3. Em conseqüência, as Partes Contratantes deveriam se esforçar no sentido de enviar a concessão de subvenções à exportação de produtos base. Contudo, se uma Parte Contratante consegue diretamente ou indiretamente, sob uma forma qualquer, uma subvenção que tenha por efeito aumentar a exportação de um produto de base originária de seu território, esta subvenção não será concedida de tal maneira que a mencionada Parte Contratante detenha então uma parte mais do que razoável do comércio mundial de exportação do mesmo produto, tendo em vista a participação das Partes Contratantes no comércio deste produto durante um período de referência anterior, assim como todos os fatores especiais que possam ter afetado ou que possam afetar o comércio em questão.

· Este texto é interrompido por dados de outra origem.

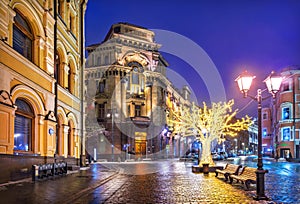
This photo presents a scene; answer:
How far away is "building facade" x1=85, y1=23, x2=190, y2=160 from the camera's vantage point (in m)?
58.4

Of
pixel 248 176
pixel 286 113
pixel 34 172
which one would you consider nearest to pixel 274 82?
pixel 248 176

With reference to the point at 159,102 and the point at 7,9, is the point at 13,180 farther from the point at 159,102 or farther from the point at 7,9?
the point at 159,102

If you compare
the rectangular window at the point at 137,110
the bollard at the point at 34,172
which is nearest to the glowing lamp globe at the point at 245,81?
the bollard at the point at 34,172

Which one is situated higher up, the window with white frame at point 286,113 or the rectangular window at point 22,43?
the rectangular window at point 22,43

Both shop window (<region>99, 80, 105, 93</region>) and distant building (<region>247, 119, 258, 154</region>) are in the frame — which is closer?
shop window (<region>99, 80, 105, 93</region>)

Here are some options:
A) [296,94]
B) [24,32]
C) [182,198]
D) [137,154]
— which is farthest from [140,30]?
[182,198]

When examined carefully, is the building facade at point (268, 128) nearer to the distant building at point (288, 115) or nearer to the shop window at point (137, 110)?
the distant building at point (288, 115)

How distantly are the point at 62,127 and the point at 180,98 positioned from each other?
68703mm

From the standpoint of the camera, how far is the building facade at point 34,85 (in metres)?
15.8

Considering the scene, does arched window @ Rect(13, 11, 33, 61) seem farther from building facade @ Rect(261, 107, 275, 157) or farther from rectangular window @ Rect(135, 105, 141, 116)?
building facade @ Rect(261, 107, 275, 157)

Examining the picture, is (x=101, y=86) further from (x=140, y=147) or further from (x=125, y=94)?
(x=140, y=147)

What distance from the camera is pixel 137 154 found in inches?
2360

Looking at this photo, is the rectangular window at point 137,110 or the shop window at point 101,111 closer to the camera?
the shop window at point 101,111

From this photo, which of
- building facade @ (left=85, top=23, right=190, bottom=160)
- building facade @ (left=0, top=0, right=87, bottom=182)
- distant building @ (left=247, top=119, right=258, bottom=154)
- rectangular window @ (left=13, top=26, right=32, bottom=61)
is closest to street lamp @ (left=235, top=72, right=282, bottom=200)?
building facade @ (left=0, top=0, right=87, bottom=182)
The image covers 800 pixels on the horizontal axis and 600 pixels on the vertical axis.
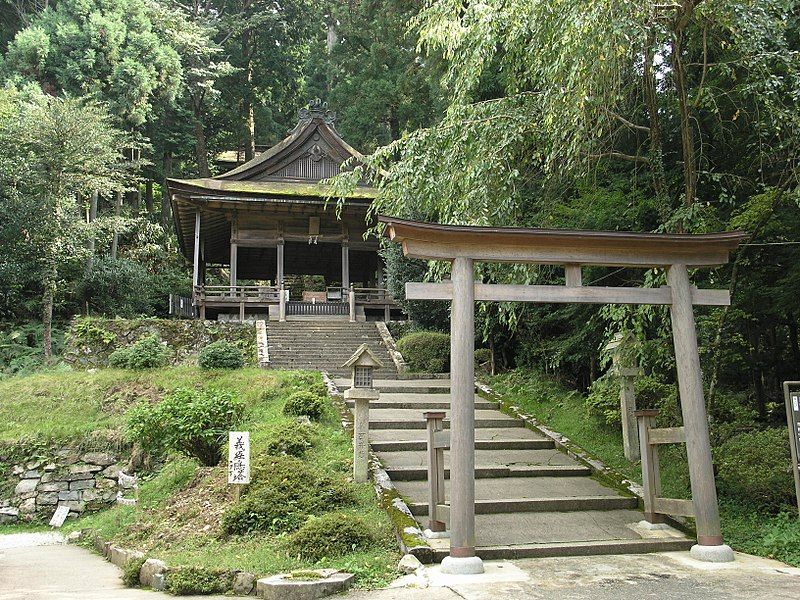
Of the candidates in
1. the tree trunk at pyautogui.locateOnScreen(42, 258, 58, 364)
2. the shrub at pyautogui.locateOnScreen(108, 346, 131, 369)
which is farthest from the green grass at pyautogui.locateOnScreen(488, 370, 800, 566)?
the tree trunk at pyautogui.locateOnScreen(42, 258, 58, 364)

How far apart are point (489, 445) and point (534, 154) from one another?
13.9 ft

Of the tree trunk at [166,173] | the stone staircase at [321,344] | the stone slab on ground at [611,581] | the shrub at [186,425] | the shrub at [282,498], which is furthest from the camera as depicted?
the tree trunk at [166,173]

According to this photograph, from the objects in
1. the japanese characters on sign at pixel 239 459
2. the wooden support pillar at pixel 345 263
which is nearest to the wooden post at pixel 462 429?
the japanese characters on sign at pixel 239 459

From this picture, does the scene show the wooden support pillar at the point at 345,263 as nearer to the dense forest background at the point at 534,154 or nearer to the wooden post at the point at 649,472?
the dense forest background at the point at 534,154

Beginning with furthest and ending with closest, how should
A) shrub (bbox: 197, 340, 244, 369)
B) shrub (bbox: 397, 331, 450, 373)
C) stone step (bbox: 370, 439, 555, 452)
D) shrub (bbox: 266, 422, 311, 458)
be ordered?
shrub (bbox: 397, 331, 450, 373) < shrub (bbox: 197, 340, 244, 369) < stone step (bbox: 370, 439, 555, 452) < shrub (bbox: 266, 422, 311, 458)

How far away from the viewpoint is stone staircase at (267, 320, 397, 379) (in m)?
16.2

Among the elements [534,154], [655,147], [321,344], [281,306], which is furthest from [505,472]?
[281,306]

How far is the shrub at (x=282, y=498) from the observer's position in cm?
695

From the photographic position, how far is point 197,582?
5.84m

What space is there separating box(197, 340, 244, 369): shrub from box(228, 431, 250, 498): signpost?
6.62 meters

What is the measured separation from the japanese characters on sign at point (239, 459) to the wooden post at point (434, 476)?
6.65ft

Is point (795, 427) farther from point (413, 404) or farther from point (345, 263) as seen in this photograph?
point (345, 263)

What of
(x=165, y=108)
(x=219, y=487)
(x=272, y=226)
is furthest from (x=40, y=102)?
(x=219, y=487)

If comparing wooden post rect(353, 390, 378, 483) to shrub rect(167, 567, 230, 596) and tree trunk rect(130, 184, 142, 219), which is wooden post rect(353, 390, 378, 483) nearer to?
shrub rect(167, 567, 230, 596)
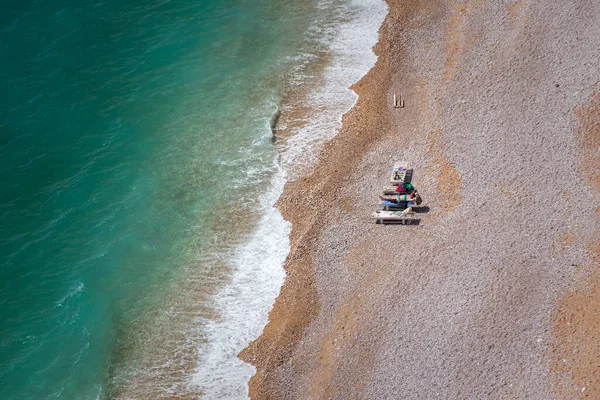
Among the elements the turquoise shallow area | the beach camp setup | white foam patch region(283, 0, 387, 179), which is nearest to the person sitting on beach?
the beach camp setup

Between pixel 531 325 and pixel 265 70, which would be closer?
pixel 531 325

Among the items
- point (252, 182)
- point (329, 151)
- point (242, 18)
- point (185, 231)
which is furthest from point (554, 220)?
point (242, 18)

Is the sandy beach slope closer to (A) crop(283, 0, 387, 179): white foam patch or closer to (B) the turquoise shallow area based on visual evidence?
(A) crop(283, 0, 387, 179): white foam patch

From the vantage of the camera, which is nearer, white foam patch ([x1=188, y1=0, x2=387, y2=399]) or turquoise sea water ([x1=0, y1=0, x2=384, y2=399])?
white foam patch ([x1=188, y1=0, x2=387, y2=399])

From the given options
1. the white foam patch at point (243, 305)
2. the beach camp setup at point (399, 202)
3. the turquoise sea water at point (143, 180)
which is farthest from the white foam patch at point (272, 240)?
the beach camp setup at point (399, 202)

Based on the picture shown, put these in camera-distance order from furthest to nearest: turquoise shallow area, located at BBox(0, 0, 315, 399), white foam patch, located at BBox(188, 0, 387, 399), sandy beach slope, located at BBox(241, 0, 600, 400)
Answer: turquoise shallow area, located at BBox(0, 0, 315, 399) → white foam patch, located at BBox(188, 0, 387, 399) → sandy beach slope, located at BBox(241, 0, 600, 400)

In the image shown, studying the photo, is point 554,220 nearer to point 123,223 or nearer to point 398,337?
point 398,337
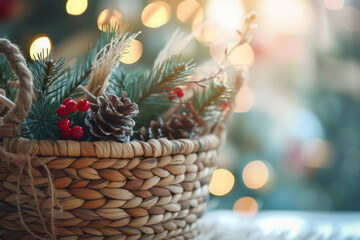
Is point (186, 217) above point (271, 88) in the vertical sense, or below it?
below

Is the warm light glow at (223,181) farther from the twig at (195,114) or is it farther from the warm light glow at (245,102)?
the twig at (195,114)

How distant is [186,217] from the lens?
0.42m

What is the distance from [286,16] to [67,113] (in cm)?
93

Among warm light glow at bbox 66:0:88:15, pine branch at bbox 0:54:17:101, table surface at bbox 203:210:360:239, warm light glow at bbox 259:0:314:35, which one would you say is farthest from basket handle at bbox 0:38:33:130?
warm light glow at bbox 259:0:314:35

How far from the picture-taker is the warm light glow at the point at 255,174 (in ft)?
3.61

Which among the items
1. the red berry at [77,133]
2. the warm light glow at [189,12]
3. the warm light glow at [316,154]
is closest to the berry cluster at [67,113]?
the red berry at [77,133]

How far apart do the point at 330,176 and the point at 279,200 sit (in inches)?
7.6

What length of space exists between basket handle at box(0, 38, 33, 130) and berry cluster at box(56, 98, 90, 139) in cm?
4

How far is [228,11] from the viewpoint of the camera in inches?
41.3

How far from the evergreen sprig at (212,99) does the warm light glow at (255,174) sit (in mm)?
634

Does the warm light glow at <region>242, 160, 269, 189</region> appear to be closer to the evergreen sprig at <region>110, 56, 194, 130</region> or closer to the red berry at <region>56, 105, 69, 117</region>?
the evergreen sprig at <region>110, 56, 194, 130</region>

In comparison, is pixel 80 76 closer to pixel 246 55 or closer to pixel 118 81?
pixel 118 81

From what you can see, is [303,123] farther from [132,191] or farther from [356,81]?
[132,191]

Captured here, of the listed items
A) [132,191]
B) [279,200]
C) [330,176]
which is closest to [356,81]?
[330,176]
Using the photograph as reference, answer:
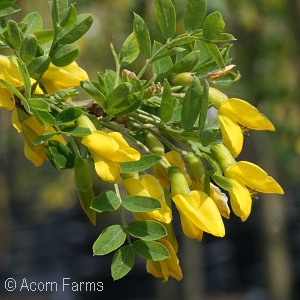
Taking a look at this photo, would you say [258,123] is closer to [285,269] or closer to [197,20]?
[197,20]

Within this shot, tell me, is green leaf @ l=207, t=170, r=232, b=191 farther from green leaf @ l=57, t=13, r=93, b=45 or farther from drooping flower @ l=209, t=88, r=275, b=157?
green leaf @ l=57, t=13, r=93, b=45

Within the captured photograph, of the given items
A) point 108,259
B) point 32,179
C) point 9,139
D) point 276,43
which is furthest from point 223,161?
point 108,259

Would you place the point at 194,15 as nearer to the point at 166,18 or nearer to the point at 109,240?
the point at 166,18

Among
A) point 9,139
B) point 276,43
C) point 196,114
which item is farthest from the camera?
point 9,139

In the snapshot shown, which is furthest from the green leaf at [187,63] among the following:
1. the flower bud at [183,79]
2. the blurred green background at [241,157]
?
the blurred green background at [241,157]

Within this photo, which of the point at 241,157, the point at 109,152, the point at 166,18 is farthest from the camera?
the point at 241,157

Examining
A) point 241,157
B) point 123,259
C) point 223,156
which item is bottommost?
point 241,157

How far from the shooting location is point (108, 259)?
463 cm

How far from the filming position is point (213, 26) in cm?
71

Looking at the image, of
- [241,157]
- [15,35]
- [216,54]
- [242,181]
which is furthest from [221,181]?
[241,157]

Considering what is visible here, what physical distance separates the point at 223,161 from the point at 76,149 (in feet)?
0.45

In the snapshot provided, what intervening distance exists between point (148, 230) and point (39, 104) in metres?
0.15

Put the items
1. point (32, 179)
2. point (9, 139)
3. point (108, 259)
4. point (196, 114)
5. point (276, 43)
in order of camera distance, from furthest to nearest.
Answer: point (108, 259) < point (32, 179) < point (9, 139) < point (276, 43) < point (196, 114)

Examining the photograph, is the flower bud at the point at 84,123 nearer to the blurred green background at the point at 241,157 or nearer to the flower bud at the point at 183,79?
the flower bud at the point at 183,79
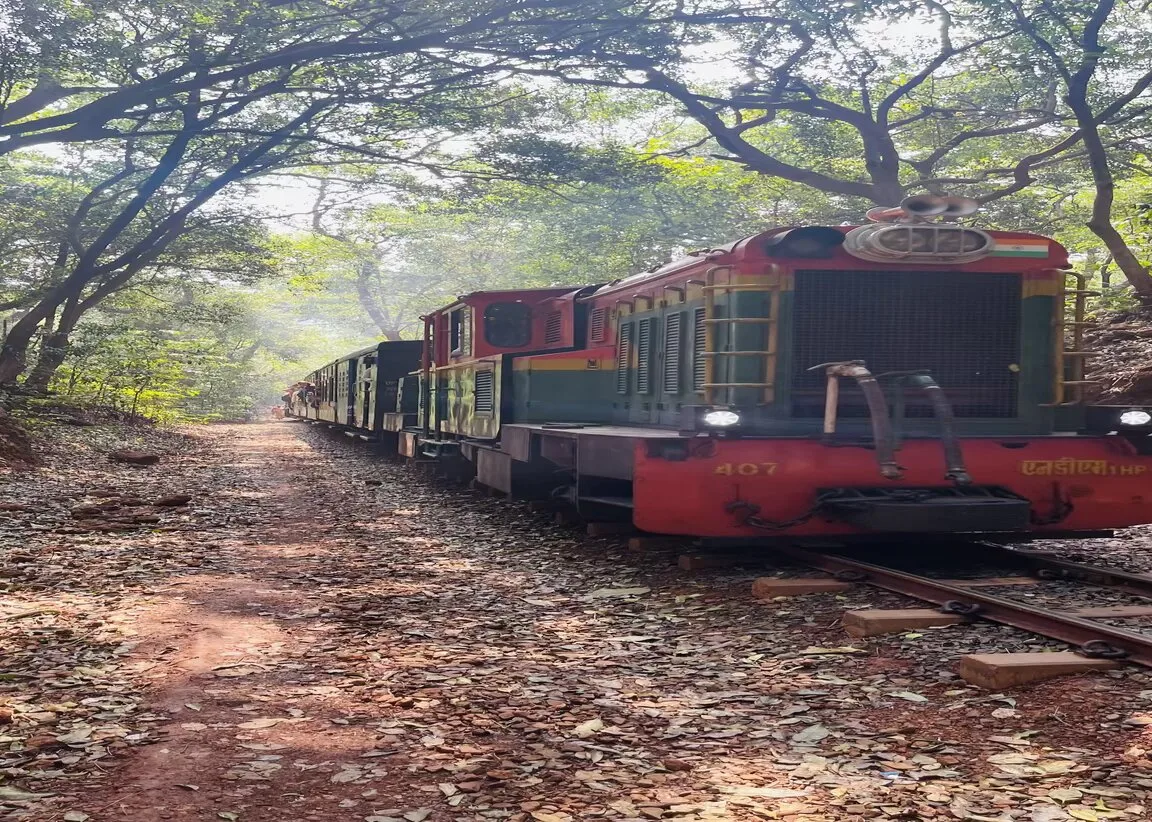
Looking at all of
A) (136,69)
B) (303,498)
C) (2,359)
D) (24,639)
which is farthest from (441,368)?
(2,359)

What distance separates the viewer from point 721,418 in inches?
239

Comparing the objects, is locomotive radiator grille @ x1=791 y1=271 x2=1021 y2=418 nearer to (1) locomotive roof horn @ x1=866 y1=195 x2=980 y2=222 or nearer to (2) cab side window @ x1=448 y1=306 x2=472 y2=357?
(1) locomotive roof horn @ x1=866 y1=195 x2=980 y2=222

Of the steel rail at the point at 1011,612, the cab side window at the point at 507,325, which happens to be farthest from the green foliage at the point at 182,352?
the steel rail at the point at 1011,612

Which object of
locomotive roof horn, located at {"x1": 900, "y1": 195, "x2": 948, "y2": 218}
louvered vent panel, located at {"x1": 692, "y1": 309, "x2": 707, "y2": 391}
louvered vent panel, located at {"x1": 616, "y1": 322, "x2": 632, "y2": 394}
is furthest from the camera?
louvered vent panel, located at {"x1": 616, "y1": 322, "x2": 632, "y2": 394}

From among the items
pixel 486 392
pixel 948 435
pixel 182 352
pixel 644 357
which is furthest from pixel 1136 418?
pixel 182 352

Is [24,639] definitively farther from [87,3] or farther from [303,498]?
[87,3]

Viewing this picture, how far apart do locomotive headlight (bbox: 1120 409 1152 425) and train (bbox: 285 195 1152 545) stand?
2cm

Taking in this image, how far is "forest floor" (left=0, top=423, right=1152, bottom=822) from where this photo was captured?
2936 millimetres

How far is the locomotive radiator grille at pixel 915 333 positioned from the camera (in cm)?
670

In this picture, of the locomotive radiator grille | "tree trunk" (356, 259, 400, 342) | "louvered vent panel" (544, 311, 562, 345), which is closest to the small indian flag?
the locomotive radiator grille

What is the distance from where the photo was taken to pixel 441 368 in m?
12.2

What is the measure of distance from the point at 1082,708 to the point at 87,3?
40.7 feet

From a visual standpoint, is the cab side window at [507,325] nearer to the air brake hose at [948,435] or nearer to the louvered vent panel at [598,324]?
the louvered vent panel at [598,324]

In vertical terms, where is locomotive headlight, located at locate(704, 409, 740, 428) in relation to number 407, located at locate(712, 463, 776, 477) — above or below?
above
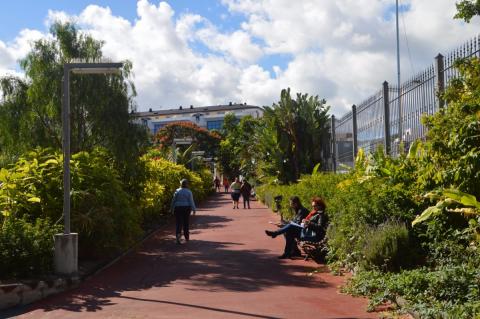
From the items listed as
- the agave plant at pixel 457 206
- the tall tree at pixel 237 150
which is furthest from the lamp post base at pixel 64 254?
the tall tree at pixel 237 150

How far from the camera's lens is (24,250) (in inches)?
355

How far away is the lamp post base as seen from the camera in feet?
31.4

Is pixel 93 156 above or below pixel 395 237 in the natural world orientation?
above

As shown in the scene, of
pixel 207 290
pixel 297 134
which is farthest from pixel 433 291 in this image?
pixel 297 134

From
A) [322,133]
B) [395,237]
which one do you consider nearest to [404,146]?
[395,237]

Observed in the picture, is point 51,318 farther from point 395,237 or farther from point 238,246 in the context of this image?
point 238,246

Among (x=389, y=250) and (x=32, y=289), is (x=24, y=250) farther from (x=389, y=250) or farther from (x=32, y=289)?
(x=389, y=250)

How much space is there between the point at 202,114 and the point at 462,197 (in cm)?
12166

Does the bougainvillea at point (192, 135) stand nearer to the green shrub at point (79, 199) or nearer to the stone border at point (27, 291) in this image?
the green shrub at point (79, 199)

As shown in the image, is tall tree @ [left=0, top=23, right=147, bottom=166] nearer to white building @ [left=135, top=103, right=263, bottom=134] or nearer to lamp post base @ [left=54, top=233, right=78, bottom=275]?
lamp post base @ [left=54, top=233, right=78, bottom=275]

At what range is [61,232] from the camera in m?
10.3

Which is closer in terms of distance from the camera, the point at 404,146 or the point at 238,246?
the point at 404,146

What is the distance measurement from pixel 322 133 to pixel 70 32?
1204 centimetres

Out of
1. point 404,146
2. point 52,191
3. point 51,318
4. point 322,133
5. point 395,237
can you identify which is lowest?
point 51,318
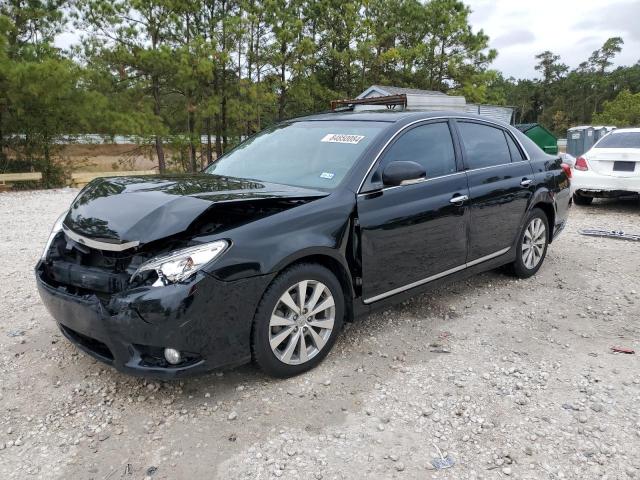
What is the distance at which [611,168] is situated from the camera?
870 cm

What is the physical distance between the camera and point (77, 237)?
9.56 ft

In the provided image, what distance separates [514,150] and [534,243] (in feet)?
3.20

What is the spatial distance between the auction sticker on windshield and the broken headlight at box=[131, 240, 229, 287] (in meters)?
1.46

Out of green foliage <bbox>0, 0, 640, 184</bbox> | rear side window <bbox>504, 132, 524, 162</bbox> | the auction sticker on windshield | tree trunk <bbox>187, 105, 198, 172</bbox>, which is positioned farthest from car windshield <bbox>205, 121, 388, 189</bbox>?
tree trunk <bbox>187, 105, 198, 172</bbox>

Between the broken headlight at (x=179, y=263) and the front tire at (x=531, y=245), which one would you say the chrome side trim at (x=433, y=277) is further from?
the broken headlight at (x=179, y=263)

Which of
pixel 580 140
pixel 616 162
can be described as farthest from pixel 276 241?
pixel 580 140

4. Além disso, a partir de 1º de janeiro de 1958, ou o mais cedo possível depois desta data, as Partes Contratantes cessarão de conceder direta ou indiretamente qualquer subvenção, de qualquer natureza que ela seja, à exportação de todo produto que não seja produto de base, que tenha por resultado de reduzir o preço de venda na exportação deste produto abaixo do preço comparável cobrado aos consumidores do mercado interno para o produto similar. Até 31 de dezembro de 1957, nenhuma Parte Contratante estenderá o campo de aplicação de tais subvenções além do nível existente em 1º de janeiro de 1955, instituindo novas subvenções ou estendendo as subvenções existentes.

5. As Partes Contratantes procederão periodicamente a um exame de conjunto da aplicação das disposições do presente artigo a fim de determinar à luz da experiência, se elas contribuem eficazmente para a realização dos objetivos do presente acordo e se elas permitem efetivamente que as subvenções causem um prejuízo sério ao comércio ou aos interesses das Partes Contratantes.